In New Jersey, the amount today’s wage gap would cost a woman over a 40-year career, known as the “lifetime wage gap,” is $477,080. Compared to a white man, over a 40-year career, it would cost an African American woman $1.2 million, a Latina $1.7 million, an Asian American woman $416,560, and a Native American woman $1.2 million, according to research from the National Women’s Law Center. If wages continue to change at the current pace, women in New Jersey will not see equal pay until the year 2055, the Institute for Women’s Policy Research reported.
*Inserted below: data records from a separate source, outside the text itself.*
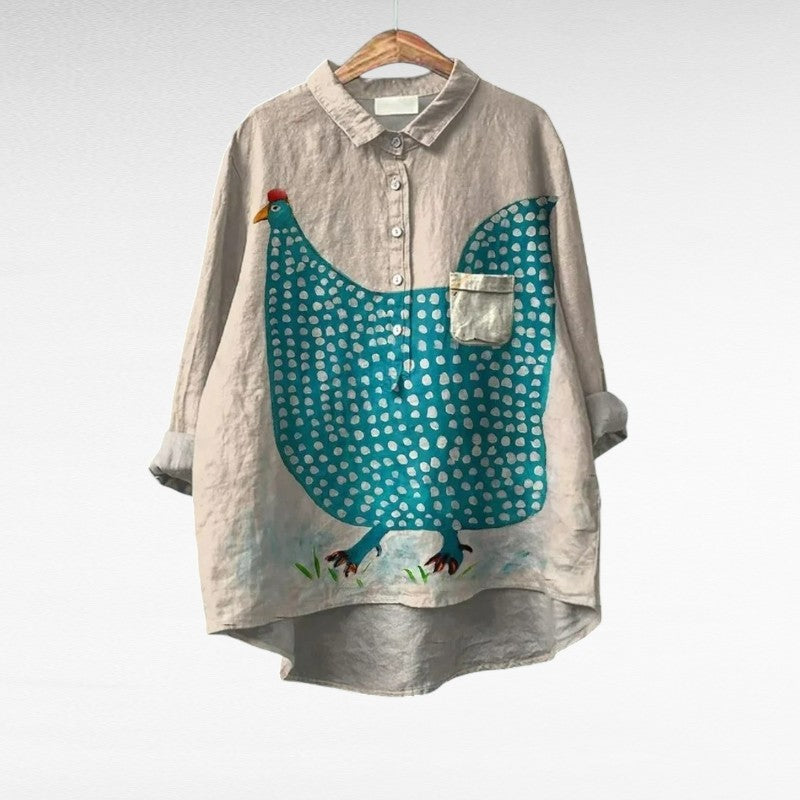 Céline | Elegante Blusa Estiva in Lino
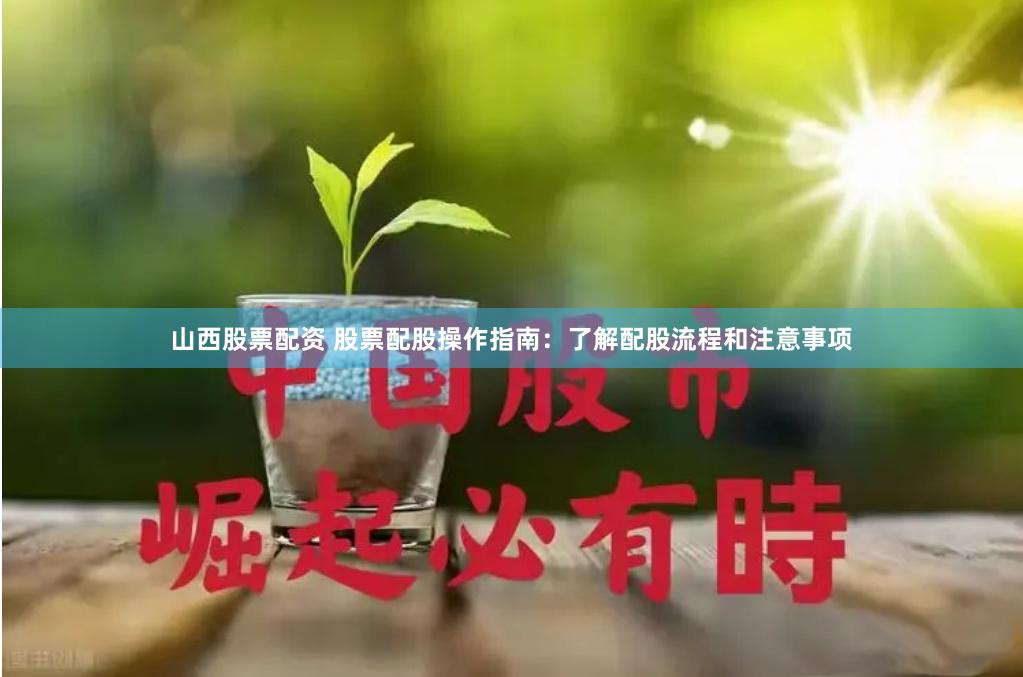 山西股票配资 股票配股操作指南：了解配股流程和注意事项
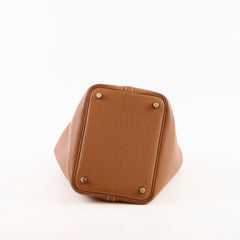 Hermes Brown Picotin 18 Bag - B Stamp
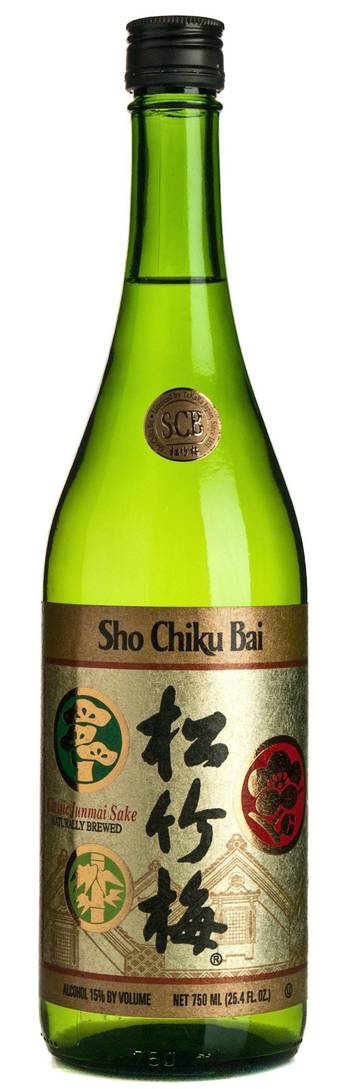 Sho Chiku Bai Sake, 12/750ml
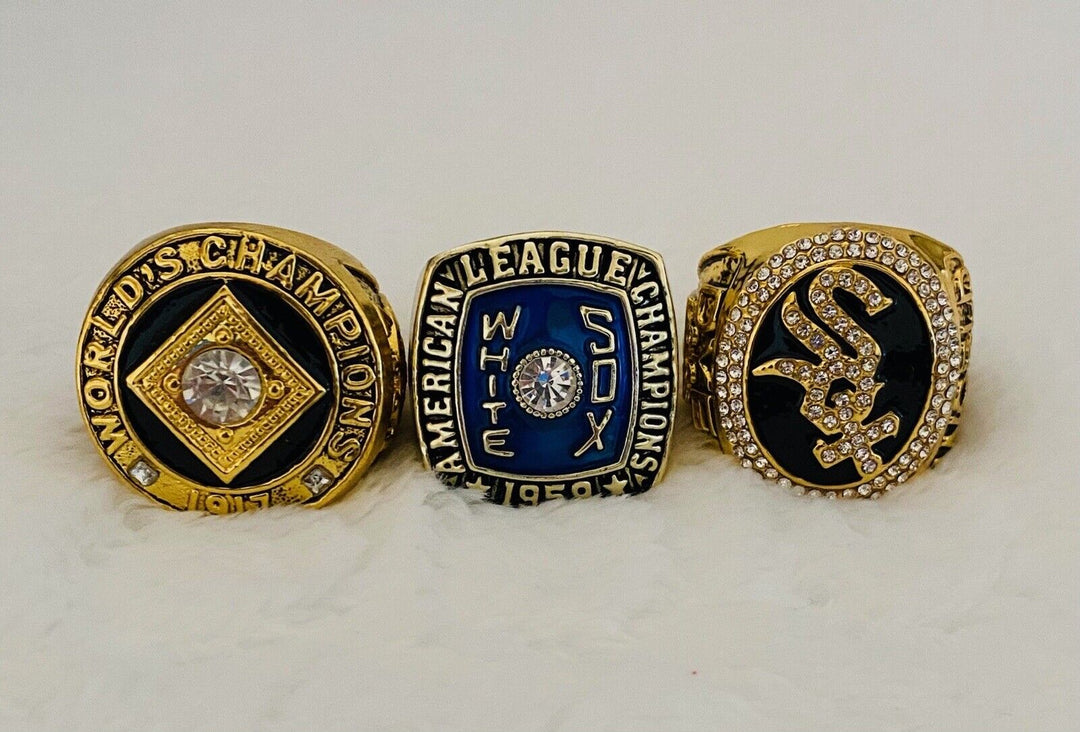 Chicago White Sox World Series Ring Set,  SHIP 1917/59/2005 - EB Sports Champion's Cache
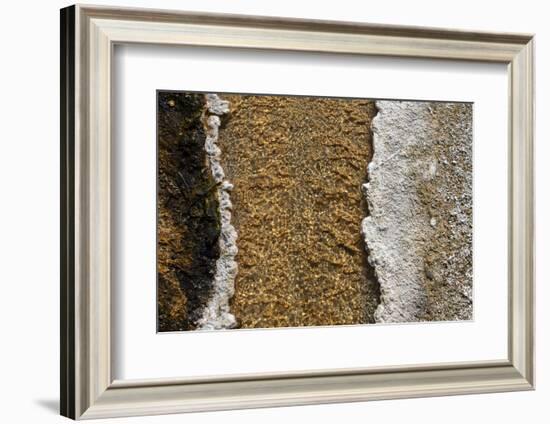 USA, Wyoming, Yellowstone National Park, Black Sand Basin. Volcanic hot water stream.-Cindy Miller Hopkins-Framed Photographic Print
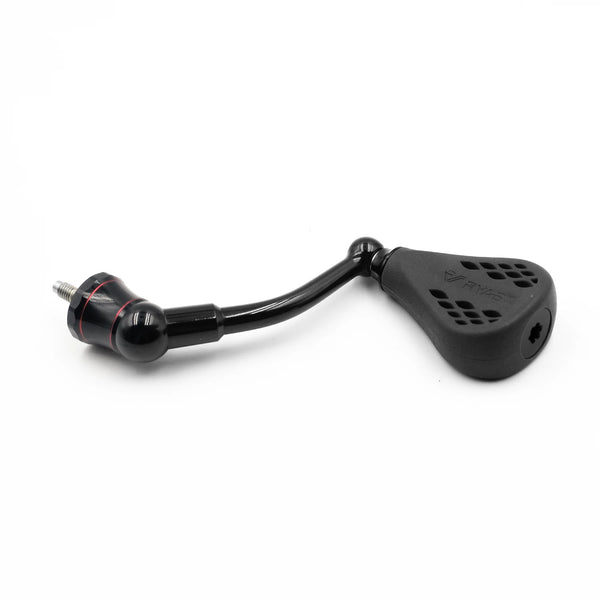 63mm Spinning Handle with TPE Black Knob 35mm Compatible for Shimano Stradic FL FM Stella Vanford Vanquish Nasci
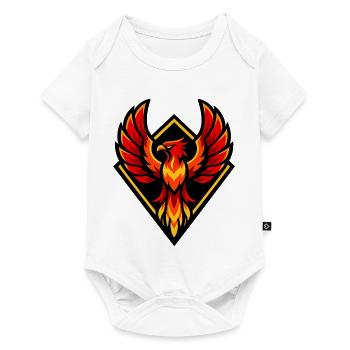 Feuerphönix im Diamantschild - Baby Premium Kurzarmbody - Weiß - Vorne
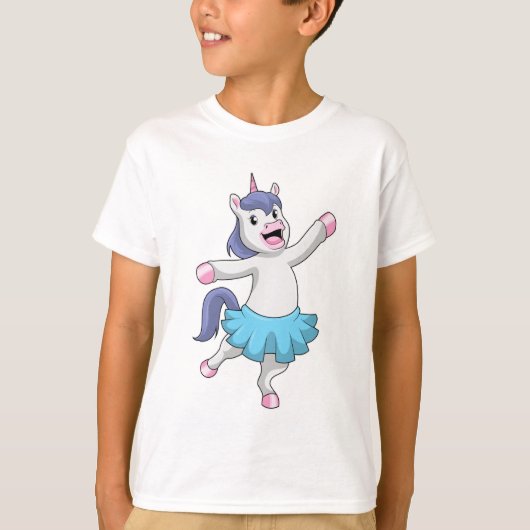 Unicorn als Ballerina in Ballet T-shirt (Voorkant)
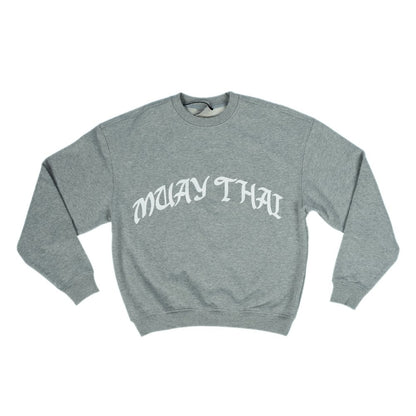 NYT Muay Thai Premium Crew Neck Grey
Joining in support were Laurel Brennan, Secretary-Treasurer, AFL – CIO; Dena Mottola Jaborska, Associate Director, NJ Citizen Action; Adele LaTourette, Director of NJAHC; Christine Sadovy, Advocacy Director, Planned Parenthood; Estina Baker, Senior Campaign Lead, CWA; Nancy Erika Smith, Civil Rights Attorney, Partner and Co-Founder of Smith Mullin;Bruce Davis, Economic Development Chair, NAACP NJ State Conference; Patricia Teffenhart, NJ Coalition Against Sexual Assault; Nancy Hedinger, President, League of Women Voters; Douglas Johnston, AARP NJ  Manager of Advocacy; Jean Pierce, Health Professionals and Allied Employees; Bridget Devane, Public Policy Director, Health Professionals and Allied Employees (AFT); Deb Huber, President, NOW-NJ; Carol Cohen, President, AAUW; Virginia Little, AAUW; Renee Koubiadis, Executive Director, Anti-Poverty Network, and Reverend Sara Lilja, Director, LEAMNJ.